▸ INFORMATION SHOWN:
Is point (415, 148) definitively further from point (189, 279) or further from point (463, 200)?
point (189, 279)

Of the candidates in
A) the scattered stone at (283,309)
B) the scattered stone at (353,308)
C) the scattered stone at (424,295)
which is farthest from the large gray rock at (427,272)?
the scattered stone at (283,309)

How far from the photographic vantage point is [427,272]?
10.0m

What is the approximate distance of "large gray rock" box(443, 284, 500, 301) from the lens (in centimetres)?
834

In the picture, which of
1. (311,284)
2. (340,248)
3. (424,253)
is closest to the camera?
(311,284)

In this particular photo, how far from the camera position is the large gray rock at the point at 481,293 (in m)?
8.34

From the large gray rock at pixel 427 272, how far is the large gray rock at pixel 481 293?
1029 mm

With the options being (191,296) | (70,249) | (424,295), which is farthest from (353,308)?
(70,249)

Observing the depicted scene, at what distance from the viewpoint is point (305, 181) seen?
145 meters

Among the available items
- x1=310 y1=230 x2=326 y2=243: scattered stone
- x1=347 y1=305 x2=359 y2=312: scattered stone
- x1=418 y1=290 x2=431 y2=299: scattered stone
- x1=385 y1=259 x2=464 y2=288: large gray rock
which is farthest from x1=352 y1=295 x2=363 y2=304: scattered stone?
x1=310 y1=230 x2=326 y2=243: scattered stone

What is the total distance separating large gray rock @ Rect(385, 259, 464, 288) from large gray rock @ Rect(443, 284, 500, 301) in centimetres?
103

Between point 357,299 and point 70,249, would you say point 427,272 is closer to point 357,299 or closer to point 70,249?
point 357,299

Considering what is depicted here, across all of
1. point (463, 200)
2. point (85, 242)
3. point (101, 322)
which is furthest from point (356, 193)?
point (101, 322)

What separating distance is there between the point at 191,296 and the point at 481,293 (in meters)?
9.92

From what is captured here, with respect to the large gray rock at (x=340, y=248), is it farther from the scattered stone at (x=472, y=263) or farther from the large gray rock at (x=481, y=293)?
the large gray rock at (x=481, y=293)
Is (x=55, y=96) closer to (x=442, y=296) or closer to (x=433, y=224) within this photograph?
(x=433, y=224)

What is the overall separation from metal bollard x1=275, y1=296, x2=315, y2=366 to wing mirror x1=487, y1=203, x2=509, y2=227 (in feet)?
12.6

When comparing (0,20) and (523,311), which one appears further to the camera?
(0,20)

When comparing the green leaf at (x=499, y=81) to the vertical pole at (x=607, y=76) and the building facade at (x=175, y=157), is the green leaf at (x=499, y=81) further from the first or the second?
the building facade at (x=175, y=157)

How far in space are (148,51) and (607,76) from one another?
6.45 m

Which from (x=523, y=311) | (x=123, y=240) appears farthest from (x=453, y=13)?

▸ THE TASK:
Above are the records; copy exactly the lines from the one with "From what is" through the final line.

▸ OUTPUT OF THE EXERCISE:
From what is captured here, with respect to the large gray rock at (x=340, y=248), is it farther from the scattered stone at (x=472, y=263) or farther from the large gray rock at (x=481, y=293)?
the large gray rock at (x=481, y=293)
Is (x=55, y=96) closer to (x=442, y=296) or closer to (x=433, y=224) within this photograph?
(x=433, y=224)

What is the overall separation from metal bollard x1=275, y1=296, x2=315, y2=366 to wing mirror x1=487, y1=203, x2=509, y2=227 (in feet)?
12.6

When comparing (0,20) and (523,311), which one appears further to the camera?
(0,20)

When comparing the green leaf at (x=499, y=81) to the vertical pole at (x=607, y=76) and the building facade at (x=175, y=157), is the green leaf at (x=499, y=81) further from the first or the second?
the building facade at (x=175, y=157)

How far in space are (148,51) and (607,76) from one another?
6.45 m

Which from (x=523, y=311) | (x=123, y=240) appears farthest from (x=453, y=13)?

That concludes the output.